Start of Records provided

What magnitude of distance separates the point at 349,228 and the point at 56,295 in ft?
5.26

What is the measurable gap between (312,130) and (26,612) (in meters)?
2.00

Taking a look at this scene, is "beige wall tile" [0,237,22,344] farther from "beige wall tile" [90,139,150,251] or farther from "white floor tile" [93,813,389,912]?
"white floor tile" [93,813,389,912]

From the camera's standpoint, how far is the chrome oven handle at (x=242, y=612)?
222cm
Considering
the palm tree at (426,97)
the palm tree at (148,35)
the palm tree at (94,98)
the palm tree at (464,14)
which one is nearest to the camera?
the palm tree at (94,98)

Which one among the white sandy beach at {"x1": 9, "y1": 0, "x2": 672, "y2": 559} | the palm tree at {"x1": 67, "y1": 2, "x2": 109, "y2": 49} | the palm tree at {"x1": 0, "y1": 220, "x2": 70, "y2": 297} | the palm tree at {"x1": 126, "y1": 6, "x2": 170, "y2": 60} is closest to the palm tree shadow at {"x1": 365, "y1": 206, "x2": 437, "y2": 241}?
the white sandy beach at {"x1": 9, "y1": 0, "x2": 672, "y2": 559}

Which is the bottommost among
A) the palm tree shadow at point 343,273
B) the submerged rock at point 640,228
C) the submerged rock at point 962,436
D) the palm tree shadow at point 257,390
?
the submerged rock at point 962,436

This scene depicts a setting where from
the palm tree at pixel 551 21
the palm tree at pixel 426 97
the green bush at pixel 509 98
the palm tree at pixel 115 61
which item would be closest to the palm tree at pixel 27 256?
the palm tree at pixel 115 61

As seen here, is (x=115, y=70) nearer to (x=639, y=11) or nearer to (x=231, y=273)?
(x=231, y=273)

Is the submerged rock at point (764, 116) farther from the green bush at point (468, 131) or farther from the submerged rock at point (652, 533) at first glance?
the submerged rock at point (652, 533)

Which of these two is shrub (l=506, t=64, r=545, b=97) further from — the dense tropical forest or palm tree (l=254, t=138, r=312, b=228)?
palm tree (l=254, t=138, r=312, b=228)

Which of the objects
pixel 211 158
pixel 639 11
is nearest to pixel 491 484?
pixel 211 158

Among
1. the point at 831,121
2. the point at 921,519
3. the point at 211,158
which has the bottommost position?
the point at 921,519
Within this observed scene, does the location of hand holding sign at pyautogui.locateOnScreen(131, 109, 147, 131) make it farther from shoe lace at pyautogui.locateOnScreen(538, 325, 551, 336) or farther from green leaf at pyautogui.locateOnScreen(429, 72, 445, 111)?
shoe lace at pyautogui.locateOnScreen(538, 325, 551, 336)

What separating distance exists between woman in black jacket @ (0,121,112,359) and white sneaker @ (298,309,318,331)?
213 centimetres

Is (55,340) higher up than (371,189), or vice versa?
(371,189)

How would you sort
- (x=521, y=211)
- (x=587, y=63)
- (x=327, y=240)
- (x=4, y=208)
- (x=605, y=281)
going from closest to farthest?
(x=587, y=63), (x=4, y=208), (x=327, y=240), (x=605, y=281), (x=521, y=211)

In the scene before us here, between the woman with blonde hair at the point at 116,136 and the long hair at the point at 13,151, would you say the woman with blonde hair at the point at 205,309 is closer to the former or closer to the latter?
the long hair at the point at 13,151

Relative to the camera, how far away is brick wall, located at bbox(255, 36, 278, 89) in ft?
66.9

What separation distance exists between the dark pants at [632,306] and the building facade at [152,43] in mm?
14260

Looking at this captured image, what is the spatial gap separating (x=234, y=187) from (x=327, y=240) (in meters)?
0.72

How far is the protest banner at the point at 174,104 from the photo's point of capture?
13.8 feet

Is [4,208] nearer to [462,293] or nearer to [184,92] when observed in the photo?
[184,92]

End of Records provided

Give the items from the line containing "How far is the protest" through the end of the items as a Markdown table with the columns Row and Line. Leave out blank lines.

| Row | Line |
|---|---|
| 1 | How far is the protest banner at the point at 174,104 from the photo's point of capture? |
| 2 | 13.8 feet |
| 3 | Is [4,208] nearer to [462,293] or nearer to [184,92] when observed in the photo? |
| 4 | [184,92] |